(Saved data entries)
☆ ☆ ☆ ☆
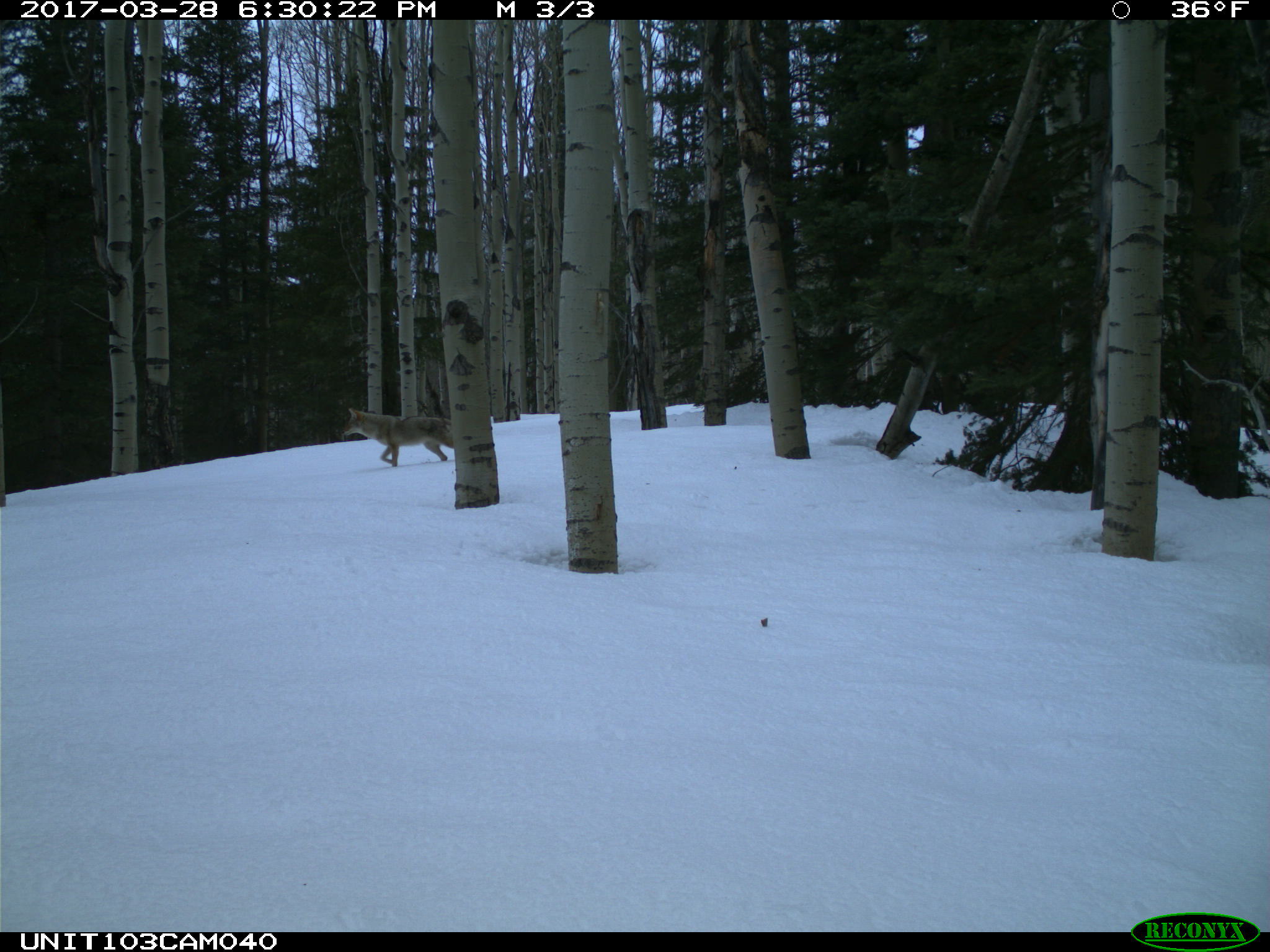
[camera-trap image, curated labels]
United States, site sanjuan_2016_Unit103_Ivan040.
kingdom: Animalia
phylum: Chordata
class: Mammalia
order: Carnivora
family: Canidae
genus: Canis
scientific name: Canis latrans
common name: coyote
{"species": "Canis latrans (coyote)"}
☆ ☆ ☆ ☆
» **To do**:
Produce a word-for-word copy of the records, omitting all images.

» **Solution for this problem**:
[camera-trap image, curated labels]
United States, site sanjuan_2016_Unit103_Ivan040.
kingdom: Animalia
phylum: Chordata
class: Mammalia
order: Carnivora
family: Canidae
genus: Canis
scientific name: Canis latrans
common name: coyote
{"species": "Canis latrans (coyote)"}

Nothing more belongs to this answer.